Rita volta à carga e continua

- Vamos ao Santini comer um gelado.

- Não me apetece. Alheia à minha vontade, teima que me apanha em meia hora. Desliga o telefone. Contesto porque naquele dia quero dispensar o bulício de Cascais. Diz-me que quer porque quer ir comer um gelado e que não se importa com a confusão. Ficamos num impasse. Nenhum cede. Cara ou coroa, digo enquanto já vou tirando uma moeda do bolso.

- Cara.
- Coroa.

Sai cara e como Rita não se acautela, dou a volta à moeda. Rita entedia-se, mas respeita as regras do jogo. Não falará durante toda a viagem, mas quando ouve as ondas do mar, esquece que amuou minutos antes. Sentamo-nos numa das mesas livres da esplanada.

Em volta, nada. Tudo passa. Tu esqueces-te que ainda há pouco preferias estar a comer um gelado. O teu olhar assumiu a tristeza que o caracteriza. Estás triste com algo que me escondes. Tens sempre algo a esconder; já deveria saber que o gelado nunca é só um gelado e o teu corpo nunca é apenas o teu corpo.

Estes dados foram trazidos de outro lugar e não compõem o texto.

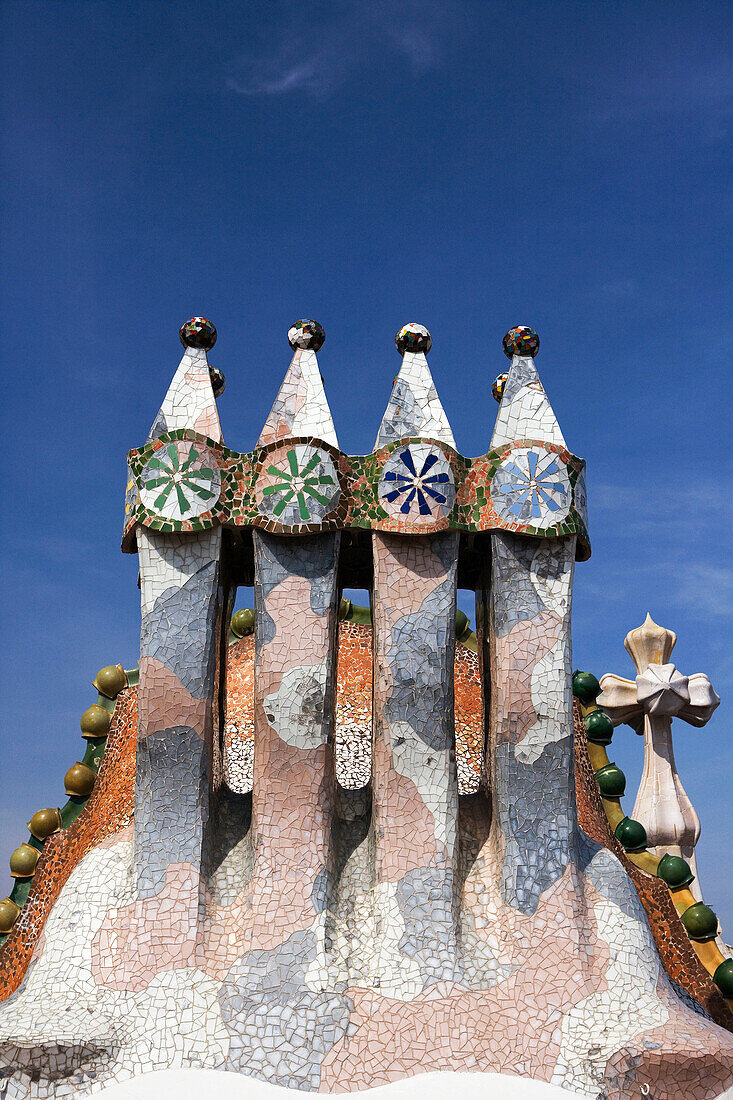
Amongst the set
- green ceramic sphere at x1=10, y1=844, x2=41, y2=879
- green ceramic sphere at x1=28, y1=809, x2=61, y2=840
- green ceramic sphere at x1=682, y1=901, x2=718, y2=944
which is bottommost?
green ceramic sphere at x1=682, y1=901, x2=718, y2=944

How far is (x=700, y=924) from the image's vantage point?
9453 mm

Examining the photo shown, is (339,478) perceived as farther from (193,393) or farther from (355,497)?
(193,393)

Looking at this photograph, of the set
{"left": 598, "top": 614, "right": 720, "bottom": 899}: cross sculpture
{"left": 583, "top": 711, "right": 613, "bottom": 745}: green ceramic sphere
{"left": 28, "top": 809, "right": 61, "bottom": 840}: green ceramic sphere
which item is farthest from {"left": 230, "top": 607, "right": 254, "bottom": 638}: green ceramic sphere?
{"left": 598, "top": 614, "right": 720, "bottom": 899}: cross sculpture

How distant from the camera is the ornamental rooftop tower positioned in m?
6.98

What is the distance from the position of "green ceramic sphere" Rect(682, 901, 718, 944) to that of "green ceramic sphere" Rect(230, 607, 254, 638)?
5237 millimetres

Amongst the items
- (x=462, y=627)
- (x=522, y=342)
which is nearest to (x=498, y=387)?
(x=522, y=342)

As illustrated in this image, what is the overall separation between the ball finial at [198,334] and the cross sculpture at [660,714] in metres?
7.12

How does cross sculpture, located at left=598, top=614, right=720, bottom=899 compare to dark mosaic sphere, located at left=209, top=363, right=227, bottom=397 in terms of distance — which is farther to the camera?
cross sculpture, located at left=598, top=614, right=720, bottom=899

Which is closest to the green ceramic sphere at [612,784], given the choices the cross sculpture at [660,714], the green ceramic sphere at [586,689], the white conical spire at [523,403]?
the green ceramic sphere at [586,689]

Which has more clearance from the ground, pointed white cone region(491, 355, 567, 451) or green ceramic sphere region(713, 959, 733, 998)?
pointed white cone region(491, 355, 567, 451)

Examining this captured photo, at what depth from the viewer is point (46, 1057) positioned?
6.79 m

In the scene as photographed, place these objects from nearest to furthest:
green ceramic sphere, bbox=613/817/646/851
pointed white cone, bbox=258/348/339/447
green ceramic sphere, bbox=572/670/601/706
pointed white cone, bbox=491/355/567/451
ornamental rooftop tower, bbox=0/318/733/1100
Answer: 1. ornamental rooftop tower, bbox=0/318/733/1100
2. pointed white cone, bbox=258/348/339/447
3. pointed white cone, bbox=491/355/567/451
4. green ceramic sphere, bbox=613/817/646/851
5. green ceramic sphere, bbox=572/670/601/706

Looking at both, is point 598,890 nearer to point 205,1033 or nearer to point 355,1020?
point 355,1020

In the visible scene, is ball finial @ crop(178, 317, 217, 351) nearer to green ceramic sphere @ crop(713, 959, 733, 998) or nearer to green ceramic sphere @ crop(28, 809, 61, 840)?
green ceramic sphere @ crop(28, 809, 61, 840)
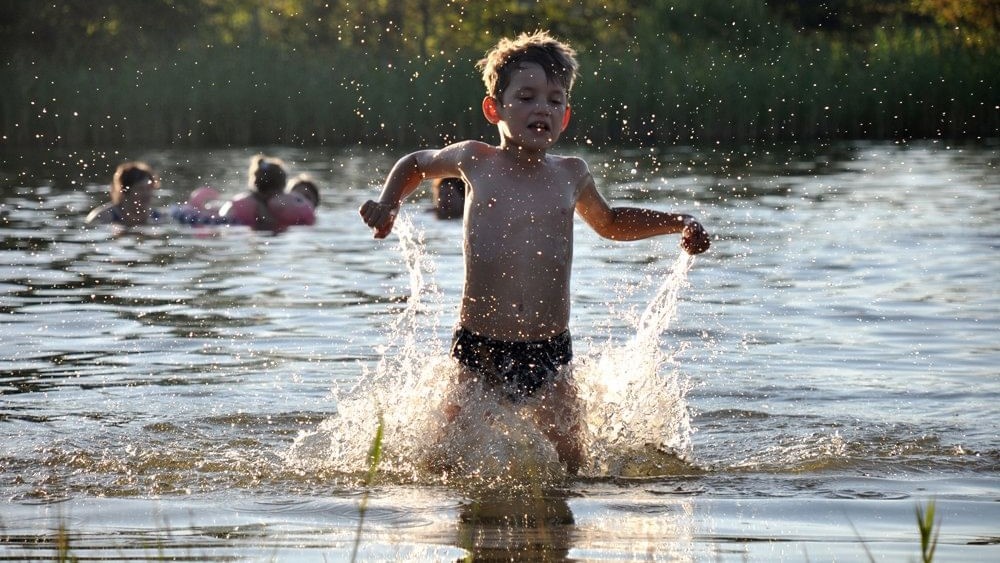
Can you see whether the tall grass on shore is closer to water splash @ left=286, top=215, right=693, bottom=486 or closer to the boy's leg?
water splash @ left=286, top=215, right=693, bottom=486

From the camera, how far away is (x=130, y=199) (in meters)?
15.4

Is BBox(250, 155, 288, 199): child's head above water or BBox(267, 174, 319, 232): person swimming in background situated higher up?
BBox(250, 155, 288, 199): child's head above water

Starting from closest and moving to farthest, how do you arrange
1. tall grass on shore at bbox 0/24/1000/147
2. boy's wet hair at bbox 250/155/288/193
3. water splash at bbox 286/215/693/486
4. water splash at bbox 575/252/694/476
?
1. water splash at bbox 286/215/693/486
2. water splash at bbox 575/252/694/476
3. boy's wet hair at bbox 250/155/288/193
4. tall grass on shore at bbox 0/24/1000/147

Em esforço e em vão, tento perceber aquilo que queres dizer, o que tens entalado na garganta desde o momento em que após a buzina do telemóvel, gritaste

- Guigo

e me resgataste do sono, contudo, a única coisa que consigo é que me grites aos ouvidos

- Pára de olhar para a minha mancha!
- Qual mancha?
- Essa para onde estás a olhar.
- Não estou a olhar para nenhuma mancha.
- Nao digas nenhuma, como se não soubesses que tenho uma.
- Certo, não estava a olhar para a tua mancha na testa.
- Pronto!!! Tinhas mesmo que dizer isso dessa forma?
- Qual forma?
- Essa. Sublinhando o “Na tua testa”.
- ...
- Pensava que não vias nenhuma mancha
- ... e não vejo... não vejo...
- Acabaste de dizer que tinha uma...

E de facto Rita tinha uma mancha sobre a testa, entre os olhos um pouco acima da cana do nariz. Era uma mancha com uns dois centímetros de raio, cujo tom acastanhado e predominância irregular se intensificava com a exposição ao sol. A médica dizia que a causa era a pílula que tomava, e eu não tinha qualquer teoria sobre esse assunto. Para mim era apenas uma mancha.

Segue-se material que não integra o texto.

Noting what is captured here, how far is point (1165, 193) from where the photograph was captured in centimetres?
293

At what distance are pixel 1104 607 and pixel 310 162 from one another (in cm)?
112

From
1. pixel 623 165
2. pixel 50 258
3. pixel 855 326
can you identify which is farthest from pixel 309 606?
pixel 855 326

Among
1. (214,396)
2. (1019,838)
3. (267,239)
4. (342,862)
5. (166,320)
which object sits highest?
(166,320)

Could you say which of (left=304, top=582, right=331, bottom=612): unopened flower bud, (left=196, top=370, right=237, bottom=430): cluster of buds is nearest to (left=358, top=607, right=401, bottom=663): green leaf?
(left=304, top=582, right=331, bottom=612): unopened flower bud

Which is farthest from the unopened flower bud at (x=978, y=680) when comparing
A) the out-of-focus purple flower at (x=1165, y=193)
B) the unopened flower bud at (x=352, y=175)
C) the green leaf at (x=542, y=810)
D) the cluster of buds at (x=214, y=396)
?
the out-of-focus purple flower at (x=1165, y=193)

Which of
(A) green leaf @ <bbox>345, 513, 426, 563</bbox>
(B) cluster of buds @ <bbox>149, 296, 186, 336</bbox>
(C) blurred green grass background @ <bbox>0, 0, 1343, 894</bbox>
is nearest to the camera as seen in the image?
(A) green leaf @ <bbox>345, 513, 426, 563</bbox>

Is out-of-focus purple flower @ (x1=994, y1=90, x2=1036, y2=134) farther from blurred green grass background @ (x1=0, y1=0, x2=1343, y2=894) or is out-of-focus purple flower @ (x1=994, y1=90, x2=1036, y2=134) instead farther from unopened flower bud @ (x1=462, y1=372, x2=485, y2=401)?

Tudo o que sei hoje é que estávamos longe. Tão longe, muito demasiado em excesso longe. Longe de sermos outras pessoas que não aquelas: de a voz do outro nos fartar e o simples facto de do outro lado uma respiração correr nos incomodar. Ali, contudo, naquele momento estamos felizes. Estamos longe, tão e demasiado em excesso longe dos quatro ou cinco anos que vão passar e eu vou perceber que me mentes em cada telefonema feito. Estamos longe de deixares de atender o telemóvel às minhas insistentes tentativas; estamos longe, distantes diria mesmo, de termos a certeza de que existem mais vidas na tua vida, que a minha vida já não é a vida que tu queres que preencha a tua; que cedo vais dizer que vais sair e talvez passem dois, três quatro dias até que te ponha a vista em cima. Cedo demasiado cedo, eu não serei o tipo que sou naquela esplanada e situações que nos entristecem dentro de quatro ou cinco anos terão ali a sua malfadada génese.

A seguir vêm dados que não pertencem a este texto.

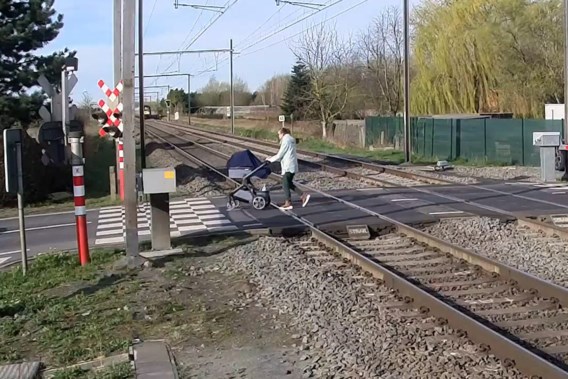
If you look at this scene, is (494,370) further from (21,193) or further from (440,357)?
(21,193)

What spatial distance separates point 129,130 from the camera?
11867 millimetres

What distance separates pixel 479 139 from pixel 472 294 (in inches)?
1017

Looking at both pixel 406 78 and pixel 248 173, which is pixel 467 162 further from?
pixel 248 173

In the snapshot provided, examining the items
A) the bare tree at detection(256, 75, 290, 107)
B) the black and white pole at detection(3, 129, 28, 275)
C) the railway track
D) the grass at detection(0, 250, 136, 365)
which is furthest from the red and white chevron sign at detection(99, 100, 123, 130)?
the bare tree at detection(256, 75, 290, 107)

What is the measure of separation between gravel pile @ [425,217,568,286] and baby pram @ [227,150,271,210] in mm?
4018

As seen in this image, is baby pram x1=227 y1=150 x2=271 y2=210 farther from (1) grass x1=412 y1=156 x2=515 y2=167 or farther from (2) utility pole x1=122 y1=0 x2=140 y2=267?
(1) grass x1=412 y1=156 x2=515 y2=167

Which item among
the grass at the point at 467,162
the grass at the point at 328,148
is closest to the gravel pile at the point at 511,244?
the grass at the point at 467,162

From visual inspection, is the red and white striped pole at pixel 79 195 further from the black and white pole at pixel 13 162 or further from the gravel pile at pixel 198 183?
the gravel pile at pixel 198 183

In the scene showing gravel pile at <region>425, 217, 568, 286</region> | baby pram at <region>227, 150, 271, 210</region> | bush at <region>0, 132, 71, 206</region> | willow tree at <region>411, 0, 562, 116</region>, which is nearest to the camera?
gravel pile at <region>425, 217, 568, 286</region>

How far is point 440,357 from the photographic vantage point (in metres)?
6.78

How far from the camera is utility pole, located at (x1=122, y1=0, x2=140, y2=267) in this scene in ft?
38.4

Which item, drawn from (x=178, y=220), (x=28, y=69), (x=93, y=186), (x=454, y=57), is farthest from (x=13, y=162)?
(x=454, y=57)

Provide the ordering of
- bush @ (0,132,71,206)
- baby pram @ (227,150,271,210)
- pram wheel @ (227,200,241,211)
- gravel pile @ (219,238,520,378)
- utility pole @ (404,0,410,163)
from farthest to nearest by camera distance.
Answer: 1. utility pole @ (404,0,410,163)
2. bush @ (0,132,71,206)
3. pram wheel @ (227,200,241,211)
4. baby pram @ (227,150,271,210)
5. gravel pile @ (219,238,520,378)

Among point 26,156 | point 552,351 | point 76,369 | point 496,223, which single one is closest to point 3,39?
point 26,156
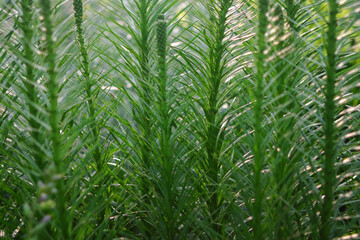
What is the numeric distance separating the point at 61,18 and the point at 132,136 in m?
0.25

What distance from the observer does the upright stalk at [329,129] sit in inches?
18.8

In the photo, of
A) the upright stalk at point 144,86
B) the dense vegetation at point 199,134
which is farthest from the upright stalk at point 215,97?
the upright stalk at point 144,86

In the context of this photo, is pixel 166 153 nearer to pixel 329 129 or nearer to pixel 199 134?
pixel 199 134

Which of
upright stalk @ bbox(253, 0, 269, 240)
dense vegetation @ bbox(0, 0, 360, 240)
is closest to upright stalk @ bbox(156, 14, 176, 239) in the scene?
dense vegetation @ bbox(0, 0, 360, 240)

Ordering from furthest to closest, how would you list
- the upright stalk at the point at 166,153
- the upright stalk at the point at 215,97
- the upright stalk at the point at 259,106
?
1. the upright stalk at the point at 215,97
2. the upright stalk at the point at 166,153
3. the upright stalk at the point at 259,106

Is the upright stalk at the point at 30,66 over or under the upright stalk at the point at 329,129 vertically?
under

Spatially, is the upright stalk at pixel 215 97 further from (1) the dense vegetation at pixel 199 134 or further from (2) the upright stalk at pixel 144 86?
(2) the upright stalk at pixel 144 86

Mas agora vejo-te à penumbra da luz finita de um Agosto quente. Estava em casa, pretendia nada fazer, mas porque tu preferias outro programa, terminámos numa esplanada com mais dois turistas. A recordação da esplanada dá-me saudades. O cheiro do café quente que pedimos também. Saudades do tempo e pouco corpo que o meu corpo foi corpo quando o teu corpo caía sobre o meu e o meu corpo e o teu corpo formavam mais um corpo. Sinto falta do contacto dos dois corpos que faziam mais um corpo e que proporcionavam gemidos e suor. Havia contacto saliva beijos toque energia que se desfazia no corpo do outro, descargas tensas impregnadas de amor. Amor amor amor, muito e muito mais amor. Lamento a ausência desse corpo, o objecto híbrido impronunciável que se formava e que somava cada um dos nossos corpos. Sinto falta de dares o teu corpo para ser acolhido pelo meu e germinarmos em nós um outro corpo. Tenho saudades desse terceiro corpo, produto de bem mais que a soma dos dois nossos corpos.

À parte das saudades, hoje já sei que serás sempre aquilo que então já eras: um sedimento. Juntos podiamos ter sido uma rocha.